* **GOAL**
Copy out the line containing "Is the deep" and each line after it, through the last one in the material, exactly as written.

* **RECORDS TO PROCESS**
==================================================
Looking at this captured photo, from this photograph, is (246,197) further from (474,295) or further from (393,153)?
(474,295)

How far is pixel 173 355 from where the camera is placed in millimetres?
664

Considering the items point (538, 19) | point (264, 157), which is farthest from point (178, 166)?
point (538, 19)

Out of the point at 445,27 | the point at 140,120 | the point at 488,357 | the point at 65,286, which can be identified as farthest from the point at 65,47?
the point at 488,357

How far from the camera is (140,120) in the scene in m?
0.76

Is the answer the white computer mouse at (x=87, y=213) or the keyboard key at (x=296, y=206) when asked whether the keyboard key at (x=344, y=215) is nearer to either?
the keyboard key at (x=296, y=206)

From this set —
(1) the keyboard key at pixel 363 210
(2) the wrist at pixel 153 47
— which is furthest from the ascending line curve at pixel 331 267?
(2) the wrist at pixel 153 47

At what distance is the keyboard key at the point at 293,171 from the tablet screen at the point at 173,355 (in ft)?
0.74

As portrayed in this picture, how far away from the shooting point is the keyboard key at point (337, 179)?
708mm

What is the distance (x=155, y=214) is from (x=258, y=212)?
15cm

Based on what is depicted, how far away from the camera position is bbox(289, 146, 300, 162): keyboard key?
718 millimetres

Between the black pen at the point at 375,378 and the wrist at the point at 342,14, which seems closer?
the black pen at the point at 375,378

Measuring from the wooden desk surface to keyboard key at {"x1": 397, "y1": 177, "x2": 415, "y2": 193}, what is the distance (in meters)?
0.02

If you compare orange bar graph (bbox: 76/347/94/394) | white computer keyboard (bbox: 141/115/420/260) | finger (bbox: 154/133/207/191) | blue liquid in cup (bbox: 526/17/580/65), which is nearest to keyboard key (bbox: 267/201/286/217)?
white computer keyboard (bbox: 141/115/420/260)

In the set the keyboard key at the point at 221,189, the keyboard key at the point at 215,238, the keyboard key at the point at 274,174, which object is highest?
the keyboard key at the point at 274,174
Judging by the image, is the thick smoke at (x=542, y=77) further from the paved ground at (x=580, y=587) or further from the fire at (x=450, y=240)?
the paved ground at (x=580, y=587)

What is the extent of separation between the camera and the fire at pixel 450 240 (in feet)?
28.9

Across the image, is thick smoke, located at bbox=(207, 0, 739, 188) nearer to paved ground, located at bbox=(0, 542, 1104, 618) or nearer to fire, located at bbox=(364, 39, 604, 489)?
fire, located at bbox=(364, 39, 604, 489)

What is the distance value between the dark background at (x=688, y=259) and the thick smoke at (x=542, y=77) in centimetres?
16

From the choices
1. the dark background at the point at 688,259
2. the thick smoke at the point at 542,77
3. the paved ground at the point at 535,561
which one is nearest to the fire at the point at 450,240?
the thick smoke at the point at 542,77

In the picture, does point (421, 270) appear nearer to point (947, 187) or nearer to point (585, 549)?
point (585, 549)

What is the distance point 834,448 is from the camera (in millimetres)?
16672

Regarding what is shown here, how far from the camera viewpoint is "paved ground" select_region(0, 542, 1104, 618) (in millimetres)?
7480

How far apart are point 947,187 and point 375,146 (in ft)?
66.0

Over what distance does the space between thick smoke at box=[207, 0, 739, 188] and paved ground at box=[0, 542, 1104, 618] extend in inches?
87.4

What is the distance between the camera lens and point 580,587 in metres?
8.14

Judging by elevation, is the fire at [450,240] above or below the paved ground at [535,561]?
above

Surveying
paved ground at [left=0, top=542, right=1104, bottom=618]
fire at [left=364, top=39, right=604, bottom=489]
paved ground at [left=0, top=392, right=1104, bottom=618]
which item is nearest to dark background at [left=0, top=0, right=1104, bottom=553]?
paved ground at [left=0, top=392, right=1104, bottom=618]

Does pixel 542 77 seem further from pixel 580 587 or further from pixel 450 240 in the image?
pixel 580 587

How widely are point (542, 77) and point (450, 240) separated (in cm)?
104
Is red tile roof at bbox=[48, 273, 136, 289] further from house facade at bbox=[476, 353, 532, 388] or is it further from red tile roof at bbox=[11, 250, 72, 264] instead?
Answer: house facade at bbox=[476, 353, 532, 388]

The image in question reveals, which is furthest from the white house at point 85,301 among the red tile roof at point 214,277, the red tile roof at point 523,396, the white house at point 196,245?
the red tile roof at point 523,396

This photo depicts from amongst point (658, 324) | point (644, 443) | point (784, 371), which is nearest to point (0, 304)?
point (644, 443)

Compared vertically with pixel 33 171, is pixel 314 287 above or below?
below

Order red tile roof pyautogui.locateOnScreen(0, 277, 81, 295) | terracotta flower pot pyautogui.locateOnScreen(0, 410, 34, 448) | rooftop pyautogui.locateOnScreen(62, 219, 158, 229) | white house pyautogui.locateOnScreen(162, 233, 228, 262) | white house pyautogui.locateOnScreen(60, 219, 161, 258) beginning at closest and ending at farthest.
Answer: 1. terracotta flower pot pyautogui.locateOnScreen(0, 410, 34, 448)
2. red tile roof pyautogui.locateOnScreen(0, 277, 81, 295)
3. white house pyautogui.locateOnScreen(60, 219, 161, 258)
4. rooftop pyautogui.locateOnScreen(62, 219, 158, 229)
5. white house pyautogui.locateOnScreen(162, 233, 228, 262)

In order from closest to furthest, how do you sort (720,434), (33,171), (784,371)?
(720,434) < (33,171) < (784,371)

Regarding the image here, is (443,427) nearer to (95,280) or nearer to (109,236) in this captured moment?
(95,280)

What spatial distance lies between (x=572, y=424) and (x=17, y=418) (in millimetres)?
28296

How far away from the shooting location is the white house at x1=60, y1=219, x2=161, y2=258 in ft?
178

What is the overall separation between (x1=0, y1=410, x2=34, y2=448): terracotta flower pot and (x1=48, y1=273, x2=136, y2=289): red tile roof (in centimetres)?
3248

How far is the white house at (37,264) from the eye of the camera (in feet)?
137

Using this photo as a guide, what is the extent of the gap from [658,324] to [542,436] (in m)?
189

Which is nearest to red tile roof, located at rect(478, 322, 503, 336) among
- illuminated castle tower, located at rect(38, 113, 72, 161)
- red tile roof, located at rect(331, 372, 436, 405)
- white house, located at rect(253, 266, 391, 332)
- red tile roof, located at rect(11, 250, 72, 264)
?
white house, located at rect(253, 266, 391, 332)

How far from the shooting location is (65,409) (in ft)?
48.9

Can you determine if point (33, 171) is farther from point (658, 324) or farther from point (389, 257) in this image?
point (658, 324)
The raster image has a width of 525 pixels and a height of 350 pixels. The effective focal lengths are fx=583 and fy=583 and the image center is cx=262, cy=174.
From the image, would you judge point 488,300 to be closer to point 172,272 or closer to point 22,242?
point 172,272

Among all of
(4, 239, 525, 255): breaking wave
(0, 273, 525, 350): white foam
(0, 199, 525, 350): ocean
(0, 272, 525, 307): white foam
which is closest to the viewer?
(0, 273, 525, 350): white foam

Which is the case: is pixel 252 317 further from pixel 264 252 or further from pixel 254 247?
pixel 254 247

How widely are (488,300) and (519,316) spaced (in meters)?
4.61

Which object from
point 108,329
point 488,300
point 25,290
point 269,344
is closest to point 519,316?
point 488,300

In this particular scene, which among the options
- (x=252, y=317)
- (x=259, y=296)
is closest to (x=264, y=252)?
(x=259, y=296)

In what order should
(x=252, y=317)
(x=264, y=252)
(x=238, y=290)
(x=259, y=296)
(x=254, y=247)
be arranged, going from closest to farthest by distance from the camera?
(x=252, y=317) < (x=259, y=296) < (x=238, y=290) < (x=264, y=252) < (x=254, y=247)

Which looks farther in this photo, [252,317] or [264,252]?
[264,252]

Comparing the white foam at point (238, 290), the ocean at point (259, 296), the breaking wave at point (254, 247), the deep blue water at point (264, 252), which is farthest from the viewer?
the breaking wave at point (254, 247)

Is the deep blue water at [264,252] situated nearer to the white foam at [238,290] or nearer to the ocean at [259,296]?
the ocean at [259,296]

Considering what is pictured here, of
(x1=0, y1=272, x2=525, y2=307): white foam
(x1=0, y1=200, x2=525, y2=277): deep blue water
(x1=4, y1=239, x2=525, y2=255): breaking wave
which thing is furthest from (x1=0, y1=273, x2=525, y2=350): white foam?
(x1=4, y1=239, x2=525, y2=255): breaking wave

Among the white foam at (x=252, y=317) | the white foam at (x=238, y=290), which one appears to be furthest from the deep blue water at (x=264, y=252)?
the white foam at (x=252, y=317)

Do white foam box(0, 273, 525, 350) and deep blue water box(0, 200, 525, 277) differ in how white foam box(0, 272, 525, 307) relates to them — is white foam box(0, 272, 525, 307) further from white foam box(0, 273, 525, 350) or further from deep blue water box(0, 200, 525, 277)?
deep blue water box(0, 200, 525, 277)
==================================================
* **EXPECTED ANSWER**
Is the deep blue water at [264,252] situated nearer to the white foam at [238,290] or nearer to the ocean at [259,296]?
the ocean at [259,296]

Considering what is pictured here, of
(x1=0, y1=272, x2=525, y2=307): white foam
(x1=0, y1=200, x2=525, y2=277): deep blue water
(x1=4, y1=239, x2=525, y2=255): breaking wave
which thing is furthest from (x1=0, y1=273, x2=525, y2=350): white foam?
(x1=4, y1=239, x2=525, y2=255): breaking wave

Among the white foam at (x=252, y=317) | the white foam at (x=238, y=290), which one appears to be furthest from the deep blue water at (x=264, y=252)?
the white foam at (x=252, y=317)

Do white foam box(0, 273, 525, 350) and deep blue water box(0, 200, 525, 277) differ in how white foam box(0, 272, 525, 307) relates to them — is white foam box(0, 272, 525, 307) further from white foam box(0, 273, 525, 350) or further from deep blue water box(0, 200, 525, 277)?
deep blue water box(0, 200, 525, 277)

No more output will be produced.